The names of the prompt variables must be known by the referencing data source and template components. Only one prompt may be referenced. When deployed in an embedded fashion, you may set the bypassIfHaveAllValues variable to true to skip any prompt presentation when there are values for all variables defined in the prompt.
Analysis Templates
Templates may reference a prompt component by name. Shown below is the data source property dialog with the Prompt tab activated.
Templates can also reference multiple data source components. All templates have a main data retrieval property and each group may also perform data retrieval. What is appropriate is based on the data and type of analysis wanted. Unlike prompts though, the data retrievals can be in one of several forms:
- Reference a data source,
- Embed values for a Data Service, database, and a query, or
- Use a formula.
Option 1 is the most flexible as it reuses an existing data source component. An example is shown below.

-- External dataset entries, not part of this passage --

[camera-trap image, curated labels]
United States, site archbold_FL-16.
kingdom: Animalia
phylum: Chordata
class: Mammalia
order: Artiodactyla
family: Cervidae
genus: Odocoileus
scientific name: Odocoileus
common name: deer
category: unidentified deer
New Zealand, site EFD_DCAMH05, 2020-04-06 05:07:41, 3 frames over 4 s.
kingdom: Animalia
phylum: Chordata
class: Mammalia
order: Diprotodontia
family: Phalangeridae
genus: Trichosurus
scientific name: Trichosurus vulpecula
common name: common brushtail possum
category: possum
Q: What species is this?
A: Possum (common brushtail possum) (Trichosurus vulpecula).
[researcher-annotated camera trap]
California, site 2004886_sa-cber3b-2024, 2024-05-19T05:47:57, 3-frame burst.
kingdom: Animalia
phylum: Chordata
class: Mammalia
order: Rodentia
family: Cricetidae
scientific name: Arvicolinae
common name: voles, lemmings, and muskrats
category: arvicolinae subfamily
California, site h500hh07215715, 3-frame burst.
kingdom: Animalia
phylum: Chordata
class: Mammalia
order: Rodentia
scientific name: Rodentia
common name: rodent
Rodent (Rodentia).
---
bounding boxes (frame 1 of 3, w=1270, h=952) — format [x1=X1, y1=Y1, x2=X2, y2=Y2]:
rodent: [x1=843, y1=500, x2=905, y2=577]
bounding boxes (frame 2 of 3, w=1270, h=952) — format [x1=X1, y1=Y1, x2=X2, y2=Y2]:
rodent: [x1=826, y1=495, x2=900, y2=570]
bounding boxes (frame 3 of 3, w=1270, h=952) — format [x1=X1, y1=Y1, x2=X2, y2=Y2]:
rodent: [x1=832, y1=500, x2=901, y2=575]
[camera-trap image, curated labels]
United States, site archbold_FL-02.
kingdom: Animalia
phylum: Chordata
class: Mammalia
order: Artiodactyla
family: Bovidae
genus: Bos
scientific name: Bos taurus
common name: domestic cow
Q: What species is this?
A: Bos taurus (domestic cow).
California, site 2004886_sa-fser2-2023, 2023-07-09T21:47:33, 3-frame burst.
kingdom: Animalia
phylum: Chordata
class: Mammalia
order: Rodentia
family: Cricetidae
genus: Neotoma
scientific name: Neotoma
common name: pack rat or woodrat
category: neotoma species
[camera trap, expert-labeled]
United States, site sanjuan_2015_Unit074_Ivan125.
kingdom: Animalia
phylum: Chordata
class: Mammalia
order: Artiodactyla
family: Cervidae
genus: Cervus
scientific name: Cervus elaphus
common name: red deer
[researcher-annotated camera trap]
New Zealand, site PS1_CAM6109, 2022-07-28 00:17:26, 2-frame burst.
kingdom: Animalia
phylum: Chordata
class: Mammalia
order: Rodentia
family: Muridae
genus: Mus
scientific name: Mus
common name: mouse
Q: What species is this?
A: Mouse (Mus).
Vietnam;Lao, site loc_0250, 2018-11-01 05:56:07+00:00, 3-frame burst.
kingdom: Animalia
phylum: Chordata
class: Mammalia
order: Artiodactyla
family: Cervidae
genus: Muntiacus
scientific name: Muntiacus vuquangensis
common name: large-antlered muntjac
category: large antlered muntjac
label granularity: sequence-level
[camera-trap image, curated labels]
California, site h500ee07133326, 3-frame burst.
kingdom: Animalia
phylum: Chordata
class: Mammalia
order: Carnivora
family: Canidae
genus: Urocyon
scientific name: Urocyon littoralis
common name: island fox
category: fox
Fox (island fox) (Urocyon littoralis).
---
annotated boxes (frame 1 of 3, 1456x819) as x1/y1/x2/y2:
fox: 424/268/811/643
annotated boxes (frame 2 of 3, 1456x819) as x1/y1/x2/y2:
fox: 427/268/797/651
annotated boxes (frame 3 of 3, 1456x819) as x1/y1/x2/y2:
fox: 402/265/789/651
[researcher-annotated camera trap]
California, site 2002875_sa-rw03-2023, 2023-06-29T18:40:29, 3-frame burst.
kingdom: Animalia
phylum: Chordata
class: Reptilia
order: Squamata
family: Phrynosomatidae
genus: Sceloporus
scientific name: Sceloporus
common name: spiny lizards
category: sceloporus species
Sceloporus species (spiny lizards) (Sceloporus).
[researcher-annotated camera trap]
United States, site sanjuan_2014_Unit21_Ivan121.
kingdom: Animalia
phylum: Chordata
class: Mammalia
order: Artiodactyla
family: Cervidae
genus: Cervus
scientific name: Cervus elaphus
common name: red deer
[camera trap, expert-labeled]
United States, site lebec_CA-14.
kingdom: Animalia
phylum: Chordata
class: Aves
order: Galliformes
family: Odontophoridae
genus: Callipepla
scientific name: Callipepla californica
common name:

Frequently various analyses use similar data with perhaps slightly different criteria values. As the number of templates increases, you want to keep the number of data retrieval components low. There is an implied API-like contract between these components which must be coordinated across team members. For example, a query can be updated, perhaps because of a new index, but the nature of the output should not be changed. Additional fields may be present, but the data fields should not be removed without coordination across the consuming component authors.
NOTE- From the catalog tool you may run reports to get an idea of who uses a particular component. Direct references such as a template referencing a data source will be reported. Template formulas which reference a component may not be found though given the dynamic nature of formulas. For these items you may run searches to scan component definitions.
The embedded query option number 2 does not promote any data query reusability as everything is defined inside of the template. An example is shown below.
This may be simpler early on as it enables template authors to not have to explicitly define a data source for every template. However, you want to consider breaking out data retrieval queries from templates into data source components to avoid redundancy and maintenance challenges.
NOTE- From the catalog tool you may run searches to scan component definitions.You can use this functionality to locate references to a particular database collection or table.
The formula data retrieval option likely has no impact on component reuse strategy. Formulas can be used to access a document’s embedded array (i.e., @portfolio.stocks) and perform various macro language operations.